Though the Houston native may not be well-known to the public, he is highly respected within the industry and among critics.
Newbury noted that one influential critic rated his albums among the year's best three times. "I may have been the only act he ever gave that kind of support to that never did make it," he said, both with pride and a sense of irony.
"I've done some things wrong, but I did them by design," he said. "There were so many times I could have jumped on the bandwagon. At the time that (Waylon Jennings') 'Luckenbach, Texas' came out (in 1977), I could have fallen right into that 'outlaw' thing."
In fact, Newbury recalled that he was pressured by his record company to release an album called "Newbury's Train Songs," after a key line in the refrain of Jennings' smash: "Between Hank Williams pain songs / And Newbury train songs / And 'Blue Eyes Crying in the Rain.' "
"They couldn't understand why I refused to do it," he said. "But I figured what little audience I did have would have immediately seen it for what it was: Jumping on the bandwagon when I didn't fit the mold."
Newbury, who has lived near Eugene, Ore., for 15 years, observed that he was lucky because he could always make a living writing songs. "I couldn't have been so damned high-minded if I'd had to get out there and make a living as an artist," he said.
Newbury added that he has never had the burning desire to be a successful artist.
"I don't crave stardom," he said. "I'm not concerned with what the public thinks about my music.

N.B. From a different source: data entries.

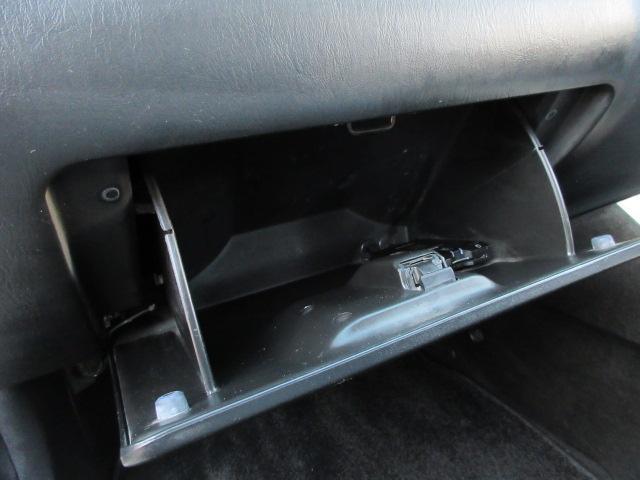 「フォード」「フォード エスケープ」「SUV・クロカン」「千葉県」の中古車39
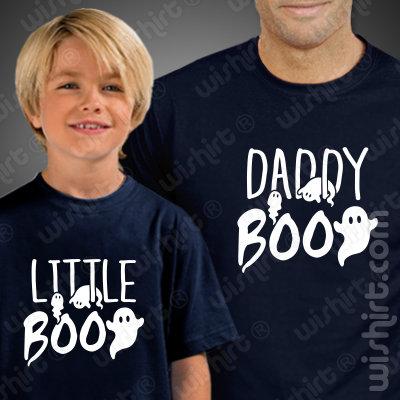 T-shirts a Combinar para Pai e Filho Daddy Boo Little Boo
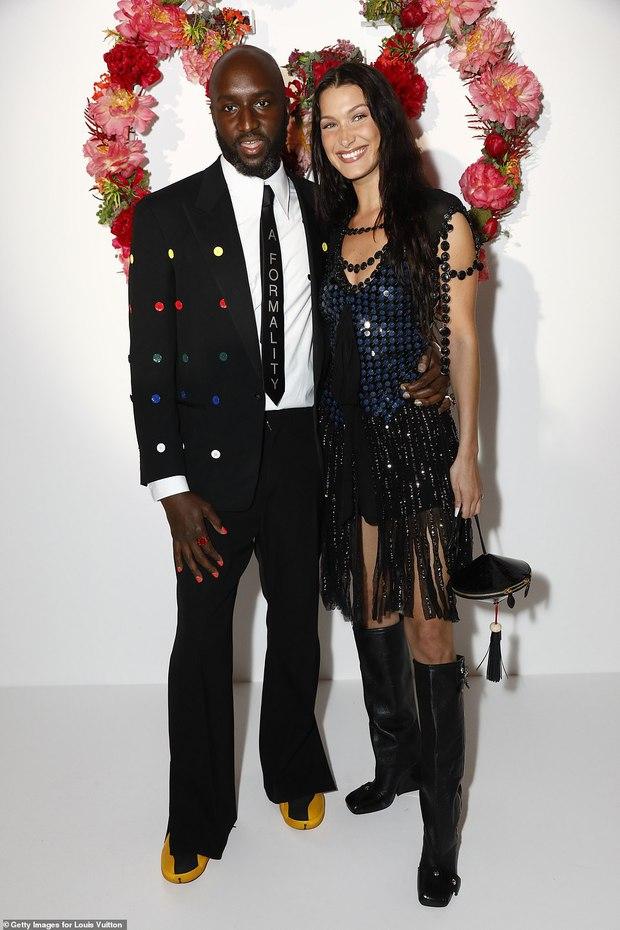 Dàn sao đổ bộ tiệc khủng của Louis Vuitton: Katy Perry - Orlando và vợ chồng Joe Jonas bị dìm toàn tập, Bella Hadid át cả dàn mẫu - Ảnh 9.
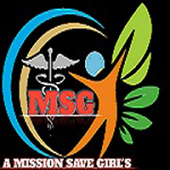 Mission Save Girl icon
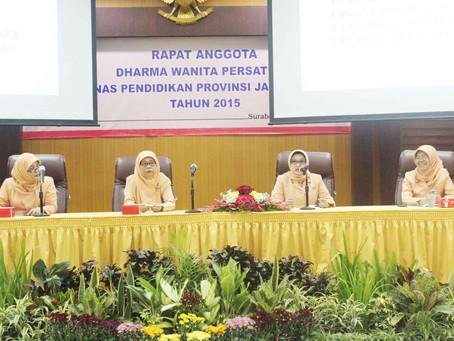 Dharma Wanita Persatuan Dinas Pendidikan Jatim Gelar Rapat di Ruang Sabha Nugraha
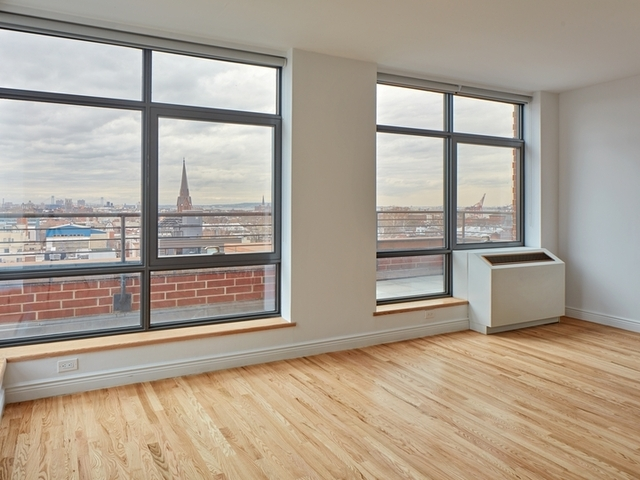 Studio, Brooklyn Heights Rental in NYC for $3,600 - Photo 1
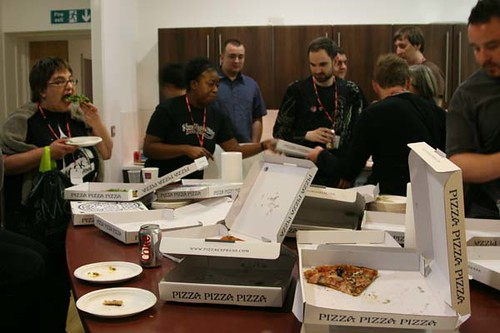 Geeks Demolish Pizza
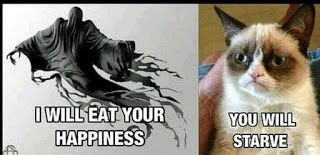 I will eat your happiness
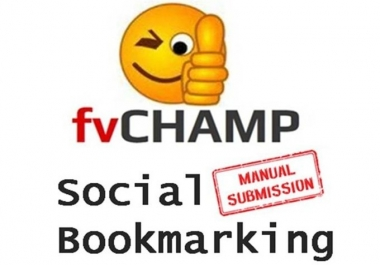 I will submit your site or blog MANUALLY to 20 Social Bookmarking sites PR4 to PR8
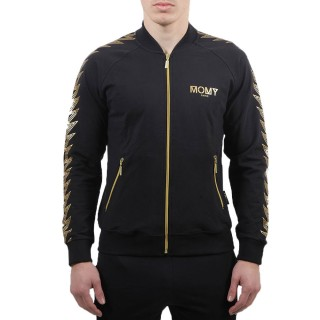 VESTE RETRO FLASH GOLD HOMME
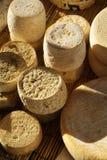 Formas de queso Fotografía de archivo libre de regalías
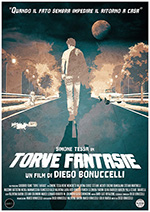 Trailer Torve fantasie
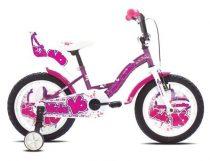 Gyerek bicikli - Capriolo Viola 16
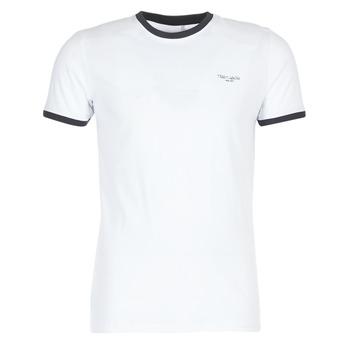 Textil Homem T-Shirt mangas curtas Teddy Smith THE TEE Branco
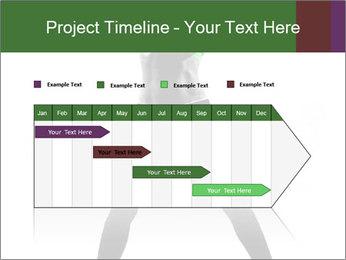 0000081993 PowerPoint Templates - Slide 25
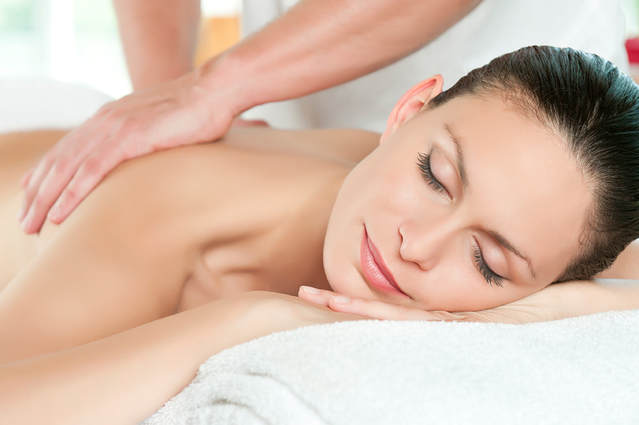 How massage benefits your overall health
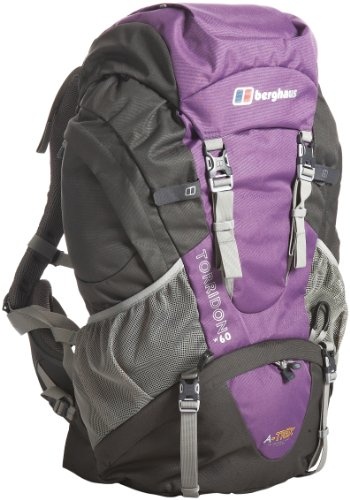 Berghaus Torridon 60 Women's Backpack - Purple/Grey, 60 lt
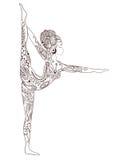 与传染媒介瑜伽的装饰品美丽的卡片 图库摄影
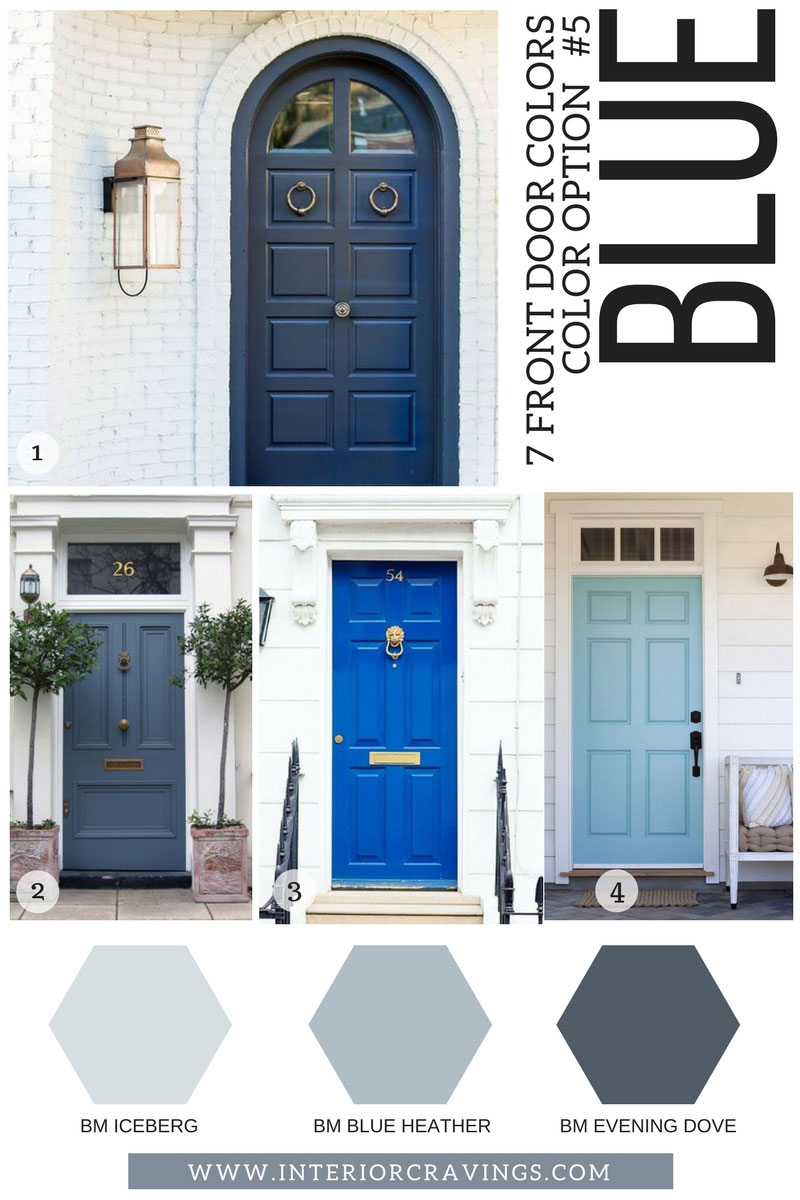 7 front door colors to make your home stand out interior - Blue front door colors ...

It's what artists think that counts with me."
Newbury has just released his 14th album, "Mickey Newbury in a New Age," on Airborne Records, a small, Nashville-based label. The album, which features new versions of his songs "An American Trilogy" and "Frisco Mabel Joy," was recorded live in the studio on a bargain-basement budget of $3,500.
"I walked into the studio, sat down and cut one entire side, had a cup of coffee, and cut the other side without stopping," he said.
Newbury's songs have been recorded by a wide range of artists--"from Carol Channing to B. B. King and everyone in between," as he put it. Also on the list: Ray Charles, Joan Baez, Jerry Lee Lewis, Tom Jones and Tammy Wynette.
Newbury, whose current 10-city tour with classical violinist Marie Rhines is his most extensive in more than a decade, said that his appeal to a wide spectrum of artists is the result of his refusal to remain in sone tidy niche.
"I'm an American singer/songwriter, whatever that encompasses--folk, country, blues," he said. "They're all very close anyway. There's really not very much difference between (country star) Jimmie Rodgers and (folk legend) Woody Guthrie. Their approach to a problem may be different, but the music sounds the same to my ears."